ДЕРЕК. Семь вечера, я сижу на веранде совсем один и без всего, без книги, без компании, даже без телефона, смотрю прямо на усталое солнце, сквозь очки оно видится оранжево-желтым, почти охряным, цвета «Кафе «Багдад», и его отражение в бескрайнем, сколько хватает глаз, море, которое, по-моему, нельзя не назвать сверкающим, хоть это и клише, создает странное впечатление, мне кажется, что оно покачивается в ритме старой пластинки Дженис Джоплин, только что найденной в шкафу в комнате матери, и я совершенно уверен, наверное, потому, что слегка одурел от всего сразу (вина, травки, нескольких порошков теместы): все, что я вижу, и есть эта музыка — и розы, и мимозы, и все эти качающиеся головки цветов, чьих названий я не знаю, и забытый в бассейне светящийся матрас, отданный на волю мистраля, и гермесовское полотенце, что взлетает в воздух и исчезает вдали, и скалы, почерневшие под ударами волн, и особенно сами волны, дым от моей сигары, моя длинная тень на белой стене, и горизонт, горизонт, горизонт — и, сильнее стойкого убеждения, что вокруг меня скверный клип, сильнее, чем этот вид, переполняющий меня восторгом, восторгом с ноткой горечи, потому что в нем не хватает человеческого присутствия, сильнее, чем эта музыка из прошлого, — тень матери, прекрасная, чуть размытая, словно на любительской кинопленке, в очках Wayfarer и купальнике Missoni, она нетерпеливым жестом убирает под тюрбан выбившиеся пряди волос, балансируя на этих самых скалах, и зовет меня, чтобы я вылез из лодки, зовет: «Дерек, Дерек», — зовет, потому что пора домой. И лишь когда солнце опускается наконец за холм напротив, чары рассеиваются, все из охряного становится серо-голубым, я снимаю ненужные больше темные очки и обнаруживаю, что плачу.
Мимо проходит Манон и видит меня. Приостанавливается на долю секунды, она видела мое лицо, слезы, и как я скорей опять надеваю темные очки, и как я отвожу глаза. Тоже отворачивается и идет дальше.
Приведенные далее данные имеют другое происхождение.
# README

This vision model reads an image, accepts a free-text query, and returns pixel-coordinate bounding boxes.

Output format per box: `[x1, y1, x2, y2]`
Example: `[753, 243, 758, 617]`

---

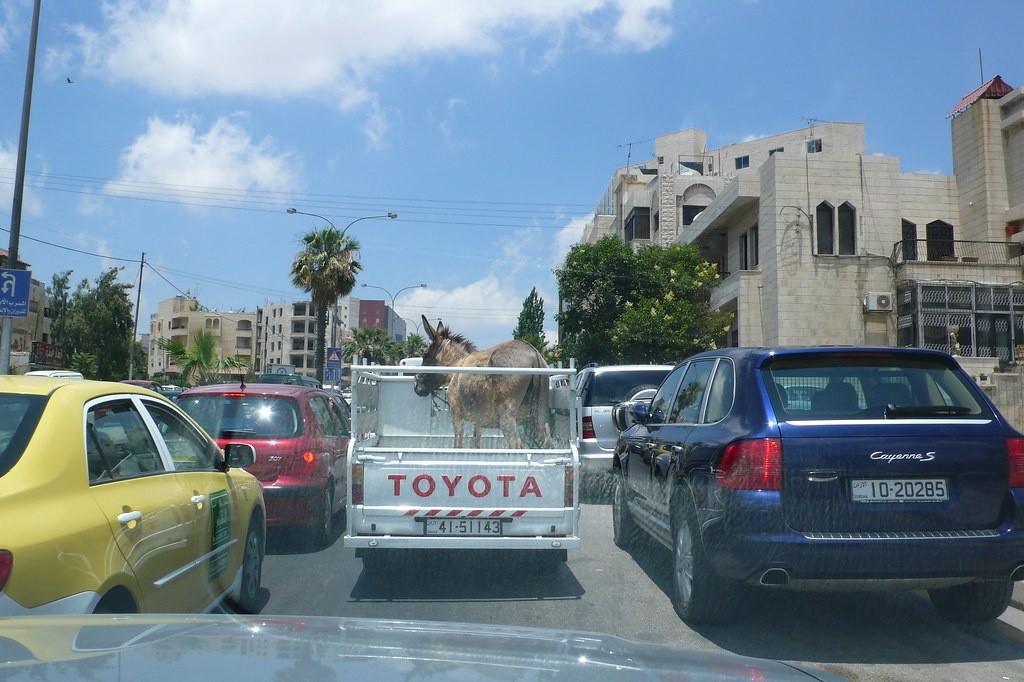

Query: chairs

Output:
[823, 382, 860, 411]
Она тоже в темных очках, хотя уже темнеет. Теперь она платиновая блондинка, с короткими волосами, чуть ниже скул. От нее остались кожа да кости. Губы настолько пухлые, как будто ее избили. В плеере последняя песня Шэгги под названием «Шлюхи», она ее закольцевала. Вкус у нее всегда был отстойный. Идет медленно, вихляя бедрами, как грошовая потаскуха. По шаткой походке я понимаю, что она только что блевала. А еще я знаю, что нашли бы у нее в крови, если б взяли анализ. Знаю, что она ненавидит себя. Знаю, что меня ненавидит тоже. Тем лучше, моя совесть спокойна.